Pictures paired with source code
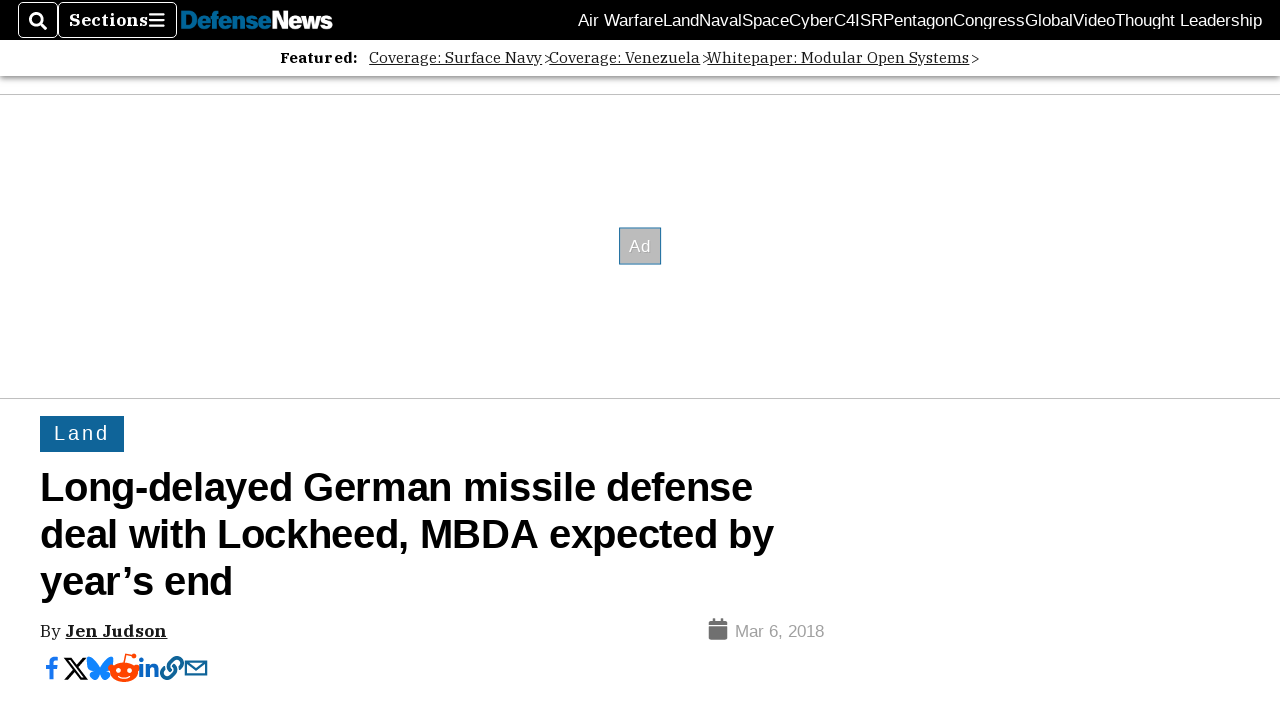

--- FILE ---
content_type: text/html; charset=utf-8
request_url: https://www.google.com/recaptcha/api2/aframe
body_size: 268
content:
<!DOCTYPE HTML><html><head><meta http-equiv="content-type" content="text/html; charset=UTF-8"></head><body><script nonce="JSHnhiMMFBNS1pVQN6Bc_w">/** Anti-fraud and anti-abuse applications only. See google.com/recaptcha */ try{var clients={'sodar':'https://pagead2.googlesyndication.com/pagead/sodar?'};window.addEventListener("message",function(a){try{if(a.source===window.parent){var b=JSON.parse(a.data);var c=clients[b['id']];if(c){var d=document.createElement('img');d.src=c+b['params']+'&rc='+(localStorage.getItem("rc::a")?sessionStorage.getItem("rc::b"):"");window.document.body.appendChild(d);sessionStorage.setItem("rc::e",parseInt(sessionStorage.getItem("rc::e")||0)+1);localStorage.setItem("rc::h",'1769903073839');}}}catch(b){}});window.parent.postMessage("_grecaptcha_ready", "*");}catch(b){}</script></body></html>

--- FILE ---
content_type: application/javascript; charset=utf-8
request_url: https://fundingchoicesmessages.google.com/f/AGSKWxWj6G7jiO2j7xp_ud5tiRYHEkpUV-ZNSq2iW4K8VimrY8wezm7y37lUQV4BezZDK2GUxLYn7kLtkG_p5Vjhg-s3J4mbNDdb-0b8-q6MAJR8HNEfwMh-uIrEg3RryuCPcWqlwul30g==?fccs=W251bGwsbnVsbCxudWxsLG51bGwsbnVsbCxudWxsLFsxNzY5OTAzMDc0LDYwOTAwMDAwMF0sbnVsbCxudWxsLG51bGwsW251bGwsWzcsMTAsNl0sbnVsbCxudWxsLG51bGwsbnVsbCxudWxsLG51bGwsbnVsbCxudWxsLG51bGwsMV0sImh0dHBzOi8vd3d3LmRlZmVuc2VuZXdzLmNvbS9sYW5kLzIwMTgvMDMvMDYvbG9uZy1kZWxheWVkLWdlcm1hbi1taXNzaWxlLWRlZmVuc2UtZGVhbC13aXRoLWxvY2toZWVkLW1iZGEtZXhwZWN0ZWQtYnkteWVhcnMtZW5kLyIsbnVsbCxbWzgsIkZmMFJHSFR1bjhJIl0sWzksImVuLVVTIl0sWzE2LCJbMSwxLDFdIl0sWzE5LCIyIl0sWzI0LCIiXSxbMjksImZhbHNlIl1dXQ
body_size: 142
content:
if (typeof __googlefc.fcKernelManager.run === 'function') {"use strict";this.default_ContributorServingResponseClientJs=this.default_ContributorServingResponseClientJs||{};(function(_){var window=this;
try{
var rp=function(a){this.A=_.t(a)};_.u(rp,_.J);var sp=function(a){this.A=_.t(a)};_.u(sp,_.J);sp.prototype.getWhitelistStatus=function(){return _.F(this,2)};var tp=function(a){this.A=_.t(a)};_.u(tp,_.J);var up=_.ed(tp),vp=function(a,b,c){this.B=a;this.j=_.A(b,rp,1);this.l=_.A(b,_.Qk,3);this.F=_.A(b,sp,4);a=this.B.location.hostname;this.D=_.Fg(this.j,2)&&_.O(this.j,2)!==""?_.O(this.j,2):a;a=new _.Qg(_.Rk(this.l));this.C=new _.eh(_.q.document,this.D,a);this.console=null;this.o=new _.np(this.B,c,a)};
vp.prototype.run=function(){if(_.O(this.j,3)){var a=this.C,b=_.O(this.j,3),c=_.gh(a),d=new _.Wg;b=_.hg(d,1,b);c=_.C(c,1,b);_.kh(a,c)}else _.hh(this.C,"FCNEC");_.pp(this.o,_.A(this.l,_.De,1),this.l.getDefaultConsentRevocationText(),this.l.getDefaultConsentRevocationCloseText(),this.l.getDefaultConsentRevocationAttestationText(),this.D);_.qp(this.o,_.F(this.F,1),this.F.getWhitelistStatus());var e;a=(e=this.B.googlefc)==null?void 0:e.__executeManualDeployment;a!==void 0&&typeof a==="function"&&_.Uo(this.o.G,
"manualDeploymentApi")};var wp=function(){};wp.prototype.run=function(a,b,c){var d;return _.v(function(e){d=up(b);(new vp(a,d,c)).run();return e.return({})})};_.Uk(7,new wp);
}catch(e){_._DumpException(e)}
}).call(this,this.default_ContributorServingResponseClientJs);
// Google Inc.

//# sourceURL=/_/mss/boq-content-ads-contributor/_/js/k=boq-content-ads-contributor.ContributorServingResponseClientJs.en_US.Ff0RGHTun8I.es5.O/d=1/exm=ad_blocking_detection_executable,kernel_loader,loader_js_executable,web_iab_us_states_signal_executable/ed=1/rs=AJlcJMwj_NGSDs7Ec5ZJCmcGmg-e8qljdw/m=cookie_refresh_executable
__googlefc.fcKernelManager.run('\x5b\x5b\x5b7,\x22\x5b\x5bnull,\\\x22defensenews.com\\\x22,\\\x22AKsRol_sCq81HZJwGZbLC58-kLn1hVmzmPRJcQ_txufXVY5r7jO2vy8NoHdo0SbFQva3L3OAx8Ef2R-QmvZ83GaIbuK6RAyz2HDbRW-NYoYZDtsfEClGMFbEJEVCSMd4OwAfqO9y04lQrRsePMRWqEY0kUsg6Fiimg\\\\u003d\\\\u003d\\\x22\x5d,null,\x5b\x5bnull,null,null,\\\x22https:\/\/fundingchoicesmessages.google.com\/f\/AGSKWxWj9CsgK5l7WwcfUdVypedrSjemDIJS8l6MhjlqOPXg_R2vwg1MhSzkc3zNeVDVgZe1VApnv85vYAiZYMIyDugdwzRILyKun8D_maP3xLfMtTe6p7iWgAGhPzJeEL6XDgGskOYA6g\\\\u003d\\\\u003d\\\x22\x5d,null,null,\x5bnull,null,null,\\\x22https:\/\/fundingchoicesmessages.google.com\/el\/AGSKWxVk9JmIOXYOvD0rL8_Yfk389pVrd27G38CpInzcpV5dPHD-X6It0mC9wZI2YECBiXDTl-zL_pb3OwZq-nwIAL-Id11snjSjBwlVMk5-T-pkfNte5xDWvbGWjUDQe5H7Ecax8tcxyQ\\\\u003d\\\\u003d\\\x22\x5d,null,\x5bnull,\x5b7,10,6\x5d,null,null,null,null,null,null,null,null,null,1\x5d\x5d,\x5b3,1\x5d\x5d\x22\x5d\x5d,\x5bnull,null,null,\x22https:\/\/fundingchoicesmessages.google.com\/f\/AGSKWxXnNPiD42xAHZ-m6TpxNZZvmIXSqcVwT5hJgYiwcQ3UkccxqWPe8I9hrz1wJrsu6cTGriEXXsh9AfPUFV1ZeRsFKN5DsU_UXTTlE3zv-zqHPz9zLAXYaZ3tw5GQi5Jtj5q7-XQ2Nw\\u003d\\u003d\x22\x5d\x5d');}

▶ **Problem to solve**: The entries above are to be returned exactly, without their pictures.

▶ **Answer to the problem**:
--- FILE ---
content_type: text/html; charset=utf-8
request_url: https://www.google.com/recaptcha/api2/aframe
body_size: 268
content:
<!DOCTYPE HTML><html><head><meta http-equiv="content-type" content="text/html; charset=UTF-8"></head><body><script nonce="JSHnhiMMFBNS1pVQN6Bc_w">/** Anti-fraud and anti-abuse applications only. See google.com/recaptcha */ try{var clients={'sodar':'https://pagead2.googlesyndication.com/pagead/sodar?'};window.addEventListener("message",function(a){try{if(a.source===window.parent){var b=JSON.parse(a.data);var c=clients[b['id']];if(c){var d=document.createElement('img');d.src=c+b['params']+'&rc='+(localStorage.getItem("rc::a")?sessionStorage.getItem("rc::b"):"");window.document.body.appendChild(d);sessionStorage.setItem("rc::e",parseInt(sessionStorage.getItem("rc::e")||0)+1);localStorage.setItem("rc::h",'1769903073839');}}}catch(b){}});window.parent.postMessage("_grecaptcha_ready", "*");}catch(b){}</script></body></html>

--- FILE ---
content_type: application/javascript; charset=utf-8
request_url: https://fundingchoicesmessages.google.com/f/AGSKWxWj6G7jiO2j7xp_ud5tiRYHEkpUV-ZNSq2iW4K8VimrY8wezm7y37lUQV4BezZDK2GUxLYn7kLtkG_p5Vjhg-s3J4mbNDdb-0b8-q6MAJR8HNEfwMh-uIrEg3RryuCPcWqlwul30g==?fccs=W251bGwsbnVsbCxudWxsLG51bGwsbnVsbCxudWxsLFsxNzY5OTAzMDc0LDYwOTAwMDAwMF0sbnVsbCxudWxsLG51bGwsW251bGwsWzcsMTAsNl0sbnVsbCxudWxsLG51bGwsbnVsbCxudWxsLG51bGwsbnVsbCxudWxsLG51bGwsMV0sImh0dHBzOi8vd3d3LmRlZmVuc2VuZXdzLmNvbS9sYW5kLzIwMTgvMDMvMDYvbG9uZy1kZWxheWVkLWdlcm1hbi1taXNzaWxlLWRlZmVuc2UtZGVhbC13aXRoLWxvY2toZWVkLW1iZGEtZXhwZWN0ZWQtYnkteWVhcnMtZW5kLyIsbnVsbCxbWzgsIkZmMFJHSFR1bjhJIl0sWzksImVuLVVTIl0sWzE2LCJbMSwxLDFdIl0sWzE5LCIyIl0sWzI0LCIiXSxbMjksImZhbHNlIl1dXQ
body_size: 142
content:
if (typeof __googlefc.fcKernelManager.run === 'function') {"use strict";this.default_ContributorServingResponseClientJs=this.default_ContributorServingResponseClientJs||{};(function(_){var window=this;
try{
var rp=function(a){this.A=_.t(a)};_.u(rp,_.J);var sp=function(a){this.A=_.t(a)};_.u(sp,_.J);sp.prototype.getWhitelistStatus=function(){return _.F(this,2)};var tp=function(a){this.A=_.t(a)};_.u(tp,_.J);var up=_.ed(tp),vp=function(a,b,c){this.B=a;this.j=_.A(b,rp,1);this.l=_.A(b,_.Qk,3);this.F=_.A(b,sp,4);a=this.B.location.hostname;this.D=_.Fg(this.j,2)&&_.O(this.j,2)!==""?_.O(this.j,2):a;a=new _.Qg(_.Rk(this.l));this.C=new _.eh(_.q.document,this.D,a);this.console=null;this.o=new _.np(this.B,c,a)};
vp.prototype.run=function(){if(_.O(this.j,3)){var a=this.C,b=_.O(this.j,3),c=_.gh(a),d=new _.Wg;b=_.hg(d,1,b);c=_.C(c,1,b);_.kh(a,c)}else _.hh(this.C,"FCNEC");_.pp(this.o,_.A(this.l,_.De,1),this.l.getDefaultConsentRevocationText(),this.l.getDefaultConsentRevocationCloseText(),this.l.getDefaultConsentRevocationAttestationText(),this.D);_.qp(this.o,_.F(this.F,1),this.F.getWhitelistStatus());var e;a=(e=this.B.googlefc)==null?void 0:e.__executeManualDeployment;a!==void 0&&typeof a==="function"&&_.Uo(this.o.G,
"manualDeploymentApi")};var wp=function(){};wp.prototype.run=function(a,b,c){var d;return _.v(function(e){d=up(b);(new vp(a,d,c)).run();return e.return({})})};_.Uk(7,new wp);
}catch(e){_._DumpException(e)}
}).call(this,this.default_ContributorServingResponseClientJs);
// Google Inc.

//# sourceURL=/_/mss/boq-content-ads-contributor/_/js/k=boq-content-ads-contributor.ContributorServingResponseClientJs.en_US.Ff0RGHTun8I.es5.O/d=1/exm=ad_blocking_detection_executable,kernel_loader,loader_js_executable,web_iab_us_states_signal_executable/ed=1/rs=AJlcJMwj_NGSDs7Ec5ZJCmcGmg-e8qljdw/m=cookie_refresh_executable
__googlefc.fcKernelManager.run('\x5b\x5b\x5b7,\x22\x5b\x5bnull,\\\x22defensenews.com\\\x22,\\\x22AKsRol_sCq81HZJwGZbLC58-kLn1hVmzmPRJcQ_txufXVY5r7jO2vy8NoHdo0SbFQva3L3OAx8Ef2R-QmvZ83GaIbuK6RAyz2HDbRW-NYoYZDtsfEClGMFbEJEVCSMd4OwAfqO9y04lQrRsePMRWqEY0kUsg6Fiimg\\\\u003d\\\\u003d\\\x22\x5d,null,\x5b\x5bnull,null,null,\\\x22https:\/\/fundingchoicesmessages.google.com\/f\/AGSKWxWj9CsgK5l7WwcfUdVypedrSjemDIJS8l6MhjlqOPXg_R2vwg1MhSzkc3zNeVDVgZe1VApnv85vYAiZYMIyDugdwzRILyKun8D_maP3xLfMtTe6p7iWgAGhPzJeEL6XDgGskOYA6g\\\\u003d\\\\u003d\\\x22\x5d,null,null,\x5bnull,null,null,\\\x22https:\/\/fundingchoicesmessages.google.com\/el\/AGSKWxVk9JmIOXYOvD0rL8_Yfk389pVrd27G38CpInzcpV5dPHD-X6It0mC9wZI2YECBiXDTl-zL_pb3OwZq-nwIAL-Id11snjSjBwlVMk5-T-pkfNte5xDWvbGWjUDQe5H7Ecax8tcxyQ\\\\u003d\\\\u003d\\\x22\x5d,null,\x5bnull,\x5b7,10,6\x5d,null,null,null,null,null,null,null,null,null,1\x5d\x5d,\x5b3,1\x5d\x5d\x22\x5d\x5d,\x5bnull,null,null,\x22https:\/\/fundingchoicesmessages.google.com\/f\/AGSKWxXnNPiD42xAHZ-m6TpxNZZvmIXSqcVwT5hJgYiwcQ3UkccxqWPe8I9hrz1wJrsu6cTGriEXXsh9AfPUFV1ZeRsFKN5DsU_UXTTlE3zv-zqHPz9zLAXYaZ3tw5GQi5Jtj5q7-XQ2Nw\\u003d\\u003d\x22\x5d\x5d');}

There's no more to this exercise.